To ETL or federate ... that is the question
It's a common problem. Enterprises must integrate data in a number of operational systems. But how should they do it? There are two technical approaches:
For the rest of this relatively short post, we will explain the pros and cons of each approach.
Data element "heat": Hot data favors ETL
In the ETL approach, data transformation occurs when a data element is extracted, while in the federation approach transformations occur at query time. If a data element is queried multiple times, it is obviously cheaper to perform the transformation once, thereby favoring the ETL approach. On the other hand, if a data element is never or only queried once, then the federation approach makes more sense. In summary, if a data element is rarely queried (i.e., it is cold) then federation is desirable. In contrast, hot data elements are better with ETL solutions.
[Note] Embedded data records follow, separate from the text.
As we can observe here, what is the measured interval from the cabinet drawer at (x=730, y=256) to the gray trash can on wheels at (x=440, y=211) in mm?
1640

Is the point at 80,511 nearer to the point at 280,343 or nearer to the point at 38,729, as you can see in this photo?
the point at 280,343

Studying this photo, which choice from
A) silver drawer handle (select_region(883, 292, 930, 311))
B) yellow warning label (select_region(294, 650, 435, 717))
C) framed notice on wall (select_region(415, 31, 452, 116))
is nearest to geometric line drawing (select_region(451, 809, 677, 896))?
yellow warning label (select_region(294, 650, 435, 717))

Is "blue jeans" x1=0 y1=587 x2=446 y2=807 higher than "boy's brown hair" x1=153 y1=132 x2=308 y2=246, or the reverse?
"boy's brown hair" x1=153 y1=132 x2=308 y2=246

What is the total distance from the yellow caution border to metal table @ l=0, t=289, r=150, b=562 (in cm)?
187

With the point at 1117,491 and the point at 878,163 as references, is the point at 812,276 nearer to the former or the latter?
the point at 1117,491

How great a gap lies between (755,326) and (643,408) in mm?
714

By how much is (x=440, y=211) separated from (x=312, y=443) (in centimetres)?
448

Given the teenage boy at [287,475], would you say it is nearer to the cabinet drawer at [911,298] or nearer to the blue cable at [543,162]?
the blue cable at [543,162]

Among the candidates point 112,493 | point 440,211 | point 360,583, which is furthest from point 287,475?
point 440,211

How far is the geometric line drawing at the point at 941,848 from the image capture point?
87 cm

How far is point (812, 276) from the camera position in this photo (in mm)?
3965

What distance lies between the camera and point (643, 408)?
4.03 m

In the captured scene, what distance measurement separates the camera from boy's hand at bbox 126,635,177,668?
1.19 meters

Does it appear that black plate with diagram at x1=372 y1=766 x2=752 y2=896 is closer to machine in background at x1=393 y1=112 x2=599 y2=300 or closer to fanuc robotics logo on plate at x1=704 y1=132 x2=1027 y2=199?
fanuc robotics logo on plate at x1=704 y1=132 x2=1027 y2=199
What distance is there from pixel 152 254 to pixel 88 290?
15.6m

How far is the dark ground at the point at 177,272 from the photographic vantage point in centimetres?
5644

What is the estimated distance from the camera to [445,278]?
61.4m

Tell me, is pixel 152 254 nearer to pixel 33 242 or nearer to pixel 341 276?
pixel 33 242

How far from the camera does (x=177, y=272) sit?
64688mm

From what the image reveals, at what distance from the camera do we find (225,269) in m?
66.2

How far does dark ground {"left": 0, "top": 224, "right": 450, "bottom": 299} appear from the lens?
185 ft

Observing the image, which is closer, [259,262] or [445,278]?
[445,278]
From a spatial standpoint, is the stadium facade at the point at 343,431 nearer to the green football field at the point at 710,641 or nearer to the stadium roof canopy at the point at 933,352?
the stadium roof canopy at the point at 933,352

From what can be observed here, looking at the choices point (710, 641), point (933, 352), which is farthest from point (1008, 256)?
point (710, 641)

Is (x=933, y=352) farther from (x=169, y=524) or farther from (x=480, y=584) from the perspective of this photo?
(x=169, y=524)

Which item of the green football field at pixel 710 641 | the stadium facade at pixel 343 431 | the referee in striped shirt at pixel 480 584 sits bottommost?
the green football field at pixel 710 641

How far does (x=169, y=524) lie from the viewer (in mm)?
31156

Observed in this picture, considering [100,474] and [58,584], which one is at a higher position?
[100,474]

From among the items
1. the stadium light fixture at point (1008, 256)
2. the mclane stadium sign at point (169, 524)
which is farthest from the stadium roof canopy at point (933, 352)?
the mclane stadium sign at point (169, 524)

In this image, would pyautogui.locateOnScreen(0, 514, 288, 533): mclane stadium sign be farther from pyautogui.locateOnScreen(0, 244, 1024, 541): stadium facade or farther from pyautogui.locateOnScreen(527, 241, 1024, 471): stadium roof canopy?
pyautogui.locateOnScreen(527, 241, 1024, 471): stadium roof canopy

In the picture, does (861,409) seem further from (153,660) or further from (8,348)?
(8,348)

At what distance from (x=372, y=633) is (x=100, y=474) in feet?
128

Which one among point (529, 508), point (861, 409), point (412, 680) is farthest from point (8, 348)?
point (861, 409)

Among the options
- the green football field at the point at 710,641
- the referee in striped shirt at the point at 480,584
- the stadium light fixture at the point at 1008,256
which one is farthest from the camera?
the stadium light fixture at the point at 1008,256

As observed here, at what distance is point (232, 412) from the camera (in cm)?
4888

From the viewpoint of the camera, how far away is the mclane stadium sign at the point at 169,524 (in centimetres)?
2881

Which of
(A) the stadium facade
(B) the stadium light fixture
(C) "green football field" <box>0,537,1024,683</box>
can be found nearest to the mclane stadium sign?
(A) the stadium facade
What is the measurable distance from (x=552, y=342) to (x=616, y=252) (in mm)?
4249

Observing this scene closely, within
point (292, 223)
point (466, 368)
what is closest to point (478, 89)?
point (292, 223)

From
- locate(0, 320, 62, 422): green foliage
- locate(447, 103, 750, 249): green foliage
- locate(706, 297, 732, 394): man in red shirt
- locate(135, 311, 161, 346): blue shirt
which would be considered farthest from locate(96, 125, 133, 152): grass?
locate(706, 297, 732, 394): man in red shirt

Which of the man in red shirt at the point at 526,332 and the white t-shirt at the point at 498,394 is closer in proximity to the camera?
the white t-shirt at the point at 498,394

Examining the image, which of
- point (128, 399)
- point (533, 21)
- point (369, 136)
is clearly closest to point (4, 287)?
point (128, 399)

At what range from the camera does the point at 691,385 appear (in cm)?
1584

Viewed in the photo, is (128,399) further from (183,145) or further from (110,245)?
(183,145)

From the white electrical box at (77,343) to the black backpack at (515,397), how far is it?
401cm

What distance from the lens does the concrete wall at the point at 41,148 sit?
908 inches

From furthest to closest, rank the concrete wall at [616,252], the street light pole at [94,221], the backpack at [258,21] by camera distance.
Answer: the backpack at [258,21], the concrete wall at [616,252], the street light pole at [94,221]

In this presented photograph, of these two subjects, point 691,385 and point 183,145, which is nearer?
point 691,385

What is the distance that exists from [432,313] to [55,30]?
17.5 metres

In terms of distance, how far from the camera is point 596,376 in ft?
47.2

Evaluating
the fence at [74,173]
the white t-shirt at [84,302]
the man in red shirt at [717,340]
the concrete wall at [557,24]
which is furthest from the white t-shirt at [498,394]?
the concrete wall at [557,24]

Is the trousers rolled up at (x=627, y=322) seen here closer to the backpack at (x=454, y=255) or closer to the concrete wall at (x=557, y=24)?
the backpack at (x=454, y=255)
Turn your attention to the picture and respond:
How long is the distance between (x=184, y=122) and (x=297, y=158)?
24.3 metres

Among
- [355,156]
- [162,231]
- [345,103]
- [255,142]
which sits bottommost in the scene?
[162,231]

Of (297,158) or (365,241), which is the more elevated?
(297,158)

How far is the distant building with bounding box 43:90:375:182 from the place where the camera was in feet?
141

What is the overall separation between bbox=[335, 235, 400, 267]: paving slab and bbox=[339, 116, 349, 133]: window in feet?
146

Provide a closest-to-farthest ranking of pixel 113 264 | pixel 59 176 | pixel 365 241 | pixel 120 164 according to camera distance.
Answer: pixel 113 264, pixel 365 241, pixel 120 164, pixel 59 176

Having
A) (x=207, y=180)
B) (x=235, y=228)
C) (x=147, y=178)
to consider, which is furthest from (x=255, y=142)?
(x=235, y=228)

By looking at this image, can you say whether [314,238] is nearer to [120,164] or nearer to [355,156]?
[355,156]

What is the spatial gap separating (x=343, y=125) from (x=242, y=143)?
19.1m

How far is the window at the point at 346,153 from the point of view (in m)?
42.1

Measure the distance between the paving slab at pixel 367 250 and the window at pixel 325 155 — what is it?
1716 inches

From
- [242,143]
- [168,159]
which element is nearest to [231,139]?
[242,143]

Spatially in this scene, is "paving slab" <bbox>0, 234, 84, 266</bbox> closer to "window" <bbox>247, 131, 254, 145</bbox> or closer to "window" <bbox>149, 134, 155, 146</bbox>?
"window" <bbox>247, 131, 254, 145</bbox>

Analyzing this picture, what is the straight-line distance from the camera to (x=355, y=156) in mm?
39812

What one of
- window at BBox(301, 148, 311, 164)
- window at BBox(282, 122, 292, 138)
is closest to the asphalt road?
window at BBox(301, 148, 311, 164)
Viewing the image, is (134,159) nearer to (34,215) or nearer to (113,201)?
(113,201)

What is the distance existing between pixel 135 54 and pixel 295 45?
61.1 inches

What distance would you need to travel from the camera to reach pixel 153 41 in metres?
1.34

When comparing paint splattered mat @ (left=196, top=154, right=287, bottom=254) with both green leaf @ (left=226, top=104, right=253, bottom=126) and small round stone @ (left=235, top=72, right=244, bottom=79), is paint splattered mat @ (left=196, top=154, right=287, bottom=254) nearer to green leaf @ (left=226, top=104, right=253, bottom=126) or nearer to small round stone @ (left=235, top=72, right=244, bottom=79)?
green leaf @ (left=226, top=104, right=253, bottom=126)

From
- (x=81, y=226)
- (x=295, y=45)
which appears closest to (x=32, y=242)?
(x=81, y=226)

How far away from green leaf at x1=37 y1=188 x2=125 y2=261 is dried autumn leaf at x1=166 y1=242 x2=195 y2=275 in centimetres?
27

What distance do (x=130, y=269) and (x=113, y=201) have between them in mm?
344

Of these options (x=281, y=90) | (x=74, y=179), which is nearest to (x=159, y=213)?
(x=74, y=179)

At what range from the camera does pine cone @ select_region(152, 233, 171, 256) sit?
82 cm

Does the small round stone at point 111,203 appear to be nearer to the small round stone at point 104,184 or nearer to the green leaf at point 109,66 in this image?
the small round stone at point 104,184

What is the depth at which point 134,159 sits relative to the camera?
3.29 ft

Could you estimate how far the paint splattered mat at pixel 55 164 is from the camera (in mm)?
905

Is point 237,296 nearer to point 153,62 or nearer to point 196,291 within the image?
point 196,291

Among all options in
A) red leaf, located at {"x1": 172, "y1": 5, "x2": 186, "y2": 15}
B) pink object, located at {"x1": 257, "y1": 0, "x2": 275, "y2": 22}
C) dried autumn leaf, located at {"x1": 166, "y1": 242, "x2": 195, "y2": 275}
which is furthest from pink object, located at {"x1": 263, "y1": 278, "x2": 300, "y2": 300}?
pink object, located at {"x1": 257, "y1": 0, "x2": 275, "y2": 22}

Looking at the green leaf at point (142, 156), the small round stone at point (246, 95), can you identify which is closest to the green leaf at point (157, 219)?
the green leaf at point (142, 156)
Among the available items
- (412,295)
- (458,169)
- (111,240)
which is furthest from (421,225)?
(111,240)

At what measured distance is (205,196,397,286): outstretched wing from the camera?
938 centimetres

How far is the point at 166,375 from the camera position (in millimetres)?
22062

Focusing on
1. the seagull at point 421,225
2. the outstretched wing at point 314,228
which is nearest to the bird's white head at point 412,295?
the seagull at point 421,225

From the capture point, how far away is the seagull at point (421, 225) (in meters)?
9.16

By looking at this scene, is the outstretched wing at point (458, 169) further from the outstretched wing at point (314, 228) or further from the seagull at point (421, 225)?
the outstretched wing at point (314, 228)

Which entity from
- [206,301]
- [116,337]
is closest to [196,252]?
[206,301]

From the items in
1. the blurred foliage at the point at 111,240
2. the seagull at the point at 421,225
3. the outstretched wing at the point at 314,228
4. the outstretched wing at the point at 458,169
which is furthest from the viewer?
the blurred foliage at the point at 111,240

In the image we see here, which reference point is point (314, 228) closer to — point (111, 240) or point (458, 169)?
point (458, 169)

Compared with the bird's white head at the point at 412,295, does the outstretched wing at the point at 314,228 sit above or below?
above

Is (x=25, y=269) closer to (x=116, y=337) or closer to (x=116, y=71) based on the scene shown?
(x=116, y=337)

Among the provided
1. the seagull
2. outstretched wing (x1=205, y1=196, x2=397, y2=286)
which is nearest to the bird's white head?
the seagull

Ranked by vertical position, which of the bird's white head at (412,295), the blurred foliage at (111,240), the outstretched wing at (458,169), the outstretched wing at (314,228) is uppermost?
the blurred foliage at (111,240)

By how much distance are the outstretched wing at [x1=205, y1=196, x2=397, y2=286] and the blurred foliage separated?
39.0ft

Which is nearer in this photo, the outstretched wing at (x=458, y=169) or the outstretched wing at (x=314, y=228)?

Indexing: Federation is harder to optimize
The data indexing requirements of OLTP are typically quite different from those of data warehouses. Hence, in an ETL approach the warehouse workload can be optimized separately from the OLTP workload on different hardware. In the federation approach, a DBA must balance the needs of both workloads in a single database -- a task that will be much more complex than optimizing two separate workloads.
In general, the federation approach will have significantly worse performance because the needs of the two environments must be optimized together, rather than separately.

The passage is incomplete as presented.